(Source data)
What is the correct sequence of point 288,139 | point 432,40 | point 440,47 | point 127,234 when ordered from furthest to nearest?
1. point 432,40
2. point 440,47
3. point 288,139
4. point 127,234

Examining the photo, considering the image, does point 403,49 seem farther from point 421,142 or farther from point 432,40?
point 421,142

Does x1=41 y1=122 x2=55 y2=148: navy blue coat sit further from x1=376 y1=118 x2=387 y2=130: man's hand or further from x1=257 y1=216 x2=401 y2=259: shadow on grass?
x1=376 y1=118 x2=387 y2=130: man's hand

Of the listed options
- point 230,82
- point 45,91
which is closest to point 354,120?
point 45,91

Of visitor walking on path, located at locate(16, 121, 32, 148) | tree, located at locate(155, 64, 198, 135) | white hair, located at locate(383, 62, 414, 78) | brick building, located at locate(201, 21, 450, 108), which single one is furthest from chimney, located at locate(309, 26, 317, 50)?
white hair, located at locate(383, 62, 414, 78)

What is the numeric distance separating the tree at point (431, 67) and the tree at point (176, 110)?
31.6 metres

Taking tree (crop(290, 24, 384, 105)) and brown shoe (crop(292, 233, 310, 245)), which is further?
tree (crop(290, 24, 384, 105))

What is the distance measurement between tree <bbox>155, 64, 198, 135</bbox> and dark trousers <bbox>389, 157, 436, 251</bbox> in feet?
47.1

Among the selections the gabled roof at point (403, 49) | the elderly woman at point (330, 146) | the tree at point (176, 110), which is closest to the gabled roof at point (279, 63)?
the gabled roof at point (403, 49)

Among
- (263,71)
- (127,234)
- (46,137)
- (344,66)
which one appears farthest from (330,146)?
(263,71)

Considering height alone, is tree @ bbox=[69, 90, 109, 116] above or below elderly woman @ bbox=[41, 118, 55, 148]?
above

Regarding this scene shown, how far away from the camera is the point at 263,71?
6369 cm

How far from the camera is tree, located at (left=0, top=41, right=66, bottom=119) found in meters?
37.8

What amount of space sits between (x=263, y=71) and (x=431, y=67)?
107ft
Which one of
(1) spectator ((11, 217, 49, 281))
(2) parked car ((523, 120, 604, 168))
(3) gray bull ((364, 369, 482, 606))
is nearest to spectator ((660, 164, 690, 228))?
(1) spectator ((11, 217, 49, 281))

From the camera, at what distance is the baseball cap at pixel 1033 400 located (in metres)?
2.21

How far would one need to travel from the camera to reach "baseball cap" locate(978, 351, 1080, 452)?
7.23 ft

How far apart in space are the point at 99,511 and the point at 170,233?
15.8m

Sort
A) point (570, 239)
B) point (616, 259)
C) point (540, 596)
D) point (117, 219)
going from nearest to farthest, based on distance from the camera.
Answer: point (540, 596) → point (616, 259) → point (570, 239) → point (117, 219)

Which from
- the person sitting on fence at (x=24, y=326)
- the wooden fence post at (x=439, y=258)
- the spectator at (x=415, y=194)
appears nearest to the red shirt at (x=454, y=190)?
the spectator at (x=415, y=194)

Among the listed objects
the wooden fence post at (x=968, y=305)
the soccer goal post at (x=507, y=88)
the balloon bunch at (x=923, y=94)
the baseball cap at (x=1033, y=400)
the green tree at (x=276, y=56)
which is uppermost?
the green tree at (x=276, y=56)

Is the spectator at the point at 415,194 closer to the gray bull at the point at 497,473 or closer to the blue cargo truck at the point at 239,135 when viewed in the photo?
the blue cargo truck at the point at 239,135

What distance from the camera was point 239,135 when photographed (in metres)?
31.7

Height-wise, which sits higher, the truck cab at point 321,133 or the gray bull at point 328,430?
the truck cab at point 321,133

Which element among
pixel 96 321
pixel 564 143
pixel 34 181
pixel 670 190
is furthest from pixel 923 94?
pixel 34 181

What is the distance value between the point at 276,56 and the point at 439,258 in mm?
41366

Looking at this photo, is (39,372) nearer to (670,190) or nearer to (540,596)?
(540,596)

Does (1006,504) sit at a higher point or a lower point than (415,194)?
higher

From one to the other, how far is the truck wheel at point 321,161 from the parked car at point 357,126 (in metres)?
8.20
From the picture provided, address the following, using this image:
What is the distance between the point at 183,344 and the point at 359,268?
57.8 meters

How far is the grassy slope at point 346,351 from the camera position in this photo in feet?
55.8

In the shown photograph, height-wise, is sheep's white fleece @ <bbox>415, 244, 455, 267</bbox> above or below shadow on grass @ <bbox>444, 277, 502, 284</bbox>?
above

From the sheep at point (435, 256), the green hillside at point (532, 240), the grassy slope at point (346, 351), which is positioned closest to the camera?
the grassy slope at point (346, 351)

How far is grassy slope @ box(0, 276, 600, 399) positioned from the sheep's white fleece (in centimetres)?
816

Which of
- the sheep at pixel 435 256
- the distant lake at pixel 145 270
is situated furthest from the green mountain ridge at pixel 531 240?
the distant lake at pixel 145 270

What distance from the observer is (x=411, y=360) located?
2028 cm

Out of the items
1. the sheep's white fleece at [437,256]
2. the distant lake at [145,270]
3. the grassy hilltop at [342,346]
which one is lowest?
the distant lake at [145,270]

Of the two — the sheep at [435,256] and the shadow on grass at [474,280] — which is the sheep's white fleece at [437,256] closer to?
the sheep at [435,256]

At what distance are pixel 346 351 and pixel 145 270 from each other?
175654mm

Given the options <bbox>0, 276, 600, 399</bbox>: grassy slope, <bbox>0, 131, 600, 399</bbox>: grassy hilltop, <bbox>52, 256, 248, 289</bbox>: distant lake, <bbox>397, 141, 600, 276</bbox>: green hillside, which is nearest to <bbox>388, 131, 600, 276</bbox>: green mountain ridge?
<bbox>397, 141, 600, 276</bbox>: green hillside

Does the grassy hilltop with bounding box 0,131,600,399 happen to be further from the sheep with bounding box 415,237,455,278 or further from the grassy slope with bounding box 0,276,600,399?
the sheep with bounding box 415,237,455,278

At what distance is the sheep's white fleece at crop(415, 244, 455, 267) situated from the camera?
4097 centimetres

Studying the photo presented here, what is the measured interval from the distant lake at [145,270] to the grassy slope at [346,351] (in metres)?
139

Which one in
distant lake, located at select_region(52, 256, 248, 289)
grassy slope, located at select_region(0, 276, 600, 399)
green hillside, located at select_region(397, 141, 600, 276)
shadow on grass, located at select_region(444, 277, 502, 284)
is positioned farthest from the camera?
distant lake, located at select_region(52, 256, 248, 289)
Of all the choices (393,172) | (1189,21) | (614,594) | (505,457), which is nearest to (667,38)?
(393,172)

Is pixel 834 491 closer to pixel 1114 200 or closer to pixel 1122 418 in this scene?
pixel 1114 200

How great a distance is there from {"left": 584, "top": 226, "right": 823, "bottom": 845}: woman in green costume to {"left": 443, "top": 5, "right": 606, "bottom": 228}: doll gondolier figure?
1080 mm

* [Problem details]: Give the data again, exactly as it stands.

* [Final result]:
What is the correct sequence of point 288,139 | point 432,40 | point 440,47 | point 127,234 when ordered from furthest to nearest?
1. point 432,40
2. point 440,47
3. point 288,139
4. point 127,234

Examining the photo, considering the image, does point 403,49 seem farther from point 421,142 or farther from point 432,40?
point 421,142

Does x1=41 y1=122 x2=55 y2=148: navy blue coat sit further from x1=376 y1=118 x2=387 y2=130: man's hand or further from x1=257 y1=216 x2=401 y2=259: shadow on grass?
x1=376 y1=118 x2=387 y2=130: man's hand

Of the listed options
- point 230,82
- point 45,91
which is closest to point 354,120?
point 45,91

Of visitor walking on path, located at locate(16, 121, 32, 148) | tree, located at locate(155, 64, 198, 135) | white hair, located at locate(383, 62, 414, 78) | brick building, located at locate(201, 21, 450, 108), which single one is furthest from chimney, located at locate(309, 26, 317, 50)?
white hair, located at locate(383, 62, 414, 78)

What is the numeric distance separating the tree at point (431, 67) and the tree at point (176, 110)?
31.6 metres

Taking tree (crop(290, 24, 384, 105)) and brown shoe (crop(292, 233, 310, 245)), which is further?
tree (crop(290, 24, 384, 105))

What is the distance measurement between tree <bbox>155, 64, 198, 135</bbox> and dark trousers <bbox>389, 157, 436, 251</bbox> in feet?
47.1

Among the selections the gabled roof at point (403, 49) | the elderly woman at point (330, 146) | the tree at point (176, 110), which is closest to the gabled roof at point (279, 63)?
the gabled roof at point (403, 49)

Among
- (263,71)
- (127,234)
- (46,137)
- (344,66)
which one appears farthest from (330,146)?
(263,71)

Considering height alone, is tree @ bbox=[69, 90, 109, 116] above or below elderly woman @ bbox=[41, 118, 55, 148]?
above

Regarding this scene shown, how far away from the camera is the point at 263,71?
6369 cm

How far from the camera is tree, located at (left=0, top=41, right=66, bottom=119) found in meters?
37.8

What amount of space sits between (x=263, y=71) and (x=431, y=67)?
107ft
Which one of
(1) spectator ((11, 217, 49, 281))
(2) parked car ((523, 120, 604, 168))
(3) gray bull ((364, 369, 482, 606))
is nearest to spectator ((660, 164, 690, 228))?
(1) spectator ((11, 217, 49, 281))

From the camera, at what distance is the baseball cap at pixel 1033 400 located (in metres)?
2.21

How far would one need to travel from the camera to reach "baseball cap" locate(978, 351, 1080, 452)?
7.23 ft

How far apart in space are the point at 99,511 and the point at 170,233?
15.8m

Sort
A) point (570, 239)
B) point (616, 259)
C) point (540, 596)
D) point (117, 219)
going from nearest to farthest, based on distance from the camera.
Answer: point (540, 596) → point (616, 259) → point (570, 239) → point (117, 219)

Which from
- the person sitting on fence at (x=24, y=326)
- the wooden fence post at (x=439, y=258)
- the spectator at (x=415, y=194)
appears nearest to the red shirt at (x=454, y=190)?
the spectator at (x=415, y=194)

Among the listed objects
the wooden fence post at (x=968, y=305)
the soccer goal post at (x=507, y=88)
the balloon bunch at (x=923, y=94)
the baseball cap at (x=1033, y=400)
the green tree at (x=276, y=56)
which is uppermost?
the green tree at (x=276, y=56)

Is the spectator at the point at 415,194 closer to the gray bull at the point at 497,473 or closer to the blue cargo truck at the point at 239,135 when viewed in the photo?
the blue cargo truck at the point at 239,135

What distance from the camera was point 239,135 when photographed (in metres)?
31.7

Height-wise, which sits higher, the truck cab at point 321,133 or the gray bull at point 328,430?
the truck cab at point 321,133

Which element among
pixel 96 321
pixel 564 143
pixel 34 181
pixel 670 190
is furthest from pixel 923 94?
pixel 34 181

What is the distance value between the point at 276,56 and the point at 439,258 in mm?
41366

Looking at this photo, is (39,372) nearer to (670,190) or nearer to (540,596)?
(540,596)

Does (1006,504) sit at a higher point or a lower point than (415,194)?
higher

From one to the other, how far is the truck wheel at point 321,161 from the parked car at point 357,126 (in metres)?
8.20
From the picture provided, address the following, using this image:
What is the distance between the point at 183,344 and the point at 359,268?
57.8 meters

How far is the grassy slope at point 346,351 from the camera position in this photo in feet?
55.8

In the shown photograph, height-wise, is sheep's white fleece @ <bbox>415, 244, 455, 267</bbox> above or below shadow on grass @ <bbox>444, 277, 502, 284</bbox>?
above

From the sheep at point (435, 256), the green hillside at point (532, 240), the grassy slope at point (346, 351), which is positioned closest to the camera?
the grassy slope at point (346, 351)

How far is grassy slope @ box(0, 276, 600, 399) positioned from the sheep's white fleece (in centimetres)?
816

Which of
- the sheep at pixel 435 256
- the distant lake at pixel 145 270
is situated furthest from the green mountain ridge at pixel 531 240?
the distant lake at pixel 145 270

What distance from the observer is (x=411, y=360) located?
2028 cm

Out of the items
1. the sheep's white fleece at [437,256]
2. the distant lake at [145,270]
3. the grassy hilltop at [342,346]
which one is lowest?
the distant lake at [145,270]

Of the two — the sheep at [435,256] and the shadow on grass at [474,280] — which is the sheep's white fleece at [437,256] closer to?
the sheep at [435,256]

At what distance are pixel 346 351 and pixel 145 270 from each other?
175654mm

Given the options <bbox>0, 276, 600, 399</bbox>: grassy slope, <bbox>0, 131, 600, 399</bbox>: grassy hilltop, <bbox>52, 256, 248, 289</bbox>: distant lake, <bbox>397, 141, 600, 276</bbox>: green hillside, which is nearest to <bbox>388, 131, 600, 276</bbox>: green mountain ridge?
<bbox>397, 141, 600, 276</bbox>: green hillside

Does the grassy hilltop with bounding box 0,131,600,399 happen to be further from the sheep with bounding box 415,237,455,278 or further from the grassy slope with bounding box 0,276,600,399?
the sheep with bounding box 415,237,455,278

At what distance is the sheep's white fleece at crop(415, 244, 455, 267) situated from the camera?
4097 centimetres

Studying the photo presented here, what is the measured interval from the distant lake at [145,270] to the grassy slope at [346,351] (in metres)?
139

Which one in
distant lake, located at select_region(52, 256, 248, 289)
grassy slope, located at select_region(0, 276, 600, 399)
green hillside, located at select_region(397, 141, 600, 276)
shadow on grass, located at select_region(444, 277, 502, 284)
is positioned farthest from the camera?
distant lake, located at select_region(52, 256, 248, 289)
Of all the choices (393,172) | (1189,21) | (614,594) | (505,457), which is nearest to (667,38)?
(393,172)

Is pixel 834 491 closer to pixel 1114 200 or closer to pixel 1122 418 in this scene?
pixel 1114 200

How great a distance is there from {"left": 584, "top": 226, "right": 823, "bottom": 845}: woman in green costume to {"left": 443, "top": 5, "right": 606, "bottom": 228}: doll gondolier figure?
1080 mm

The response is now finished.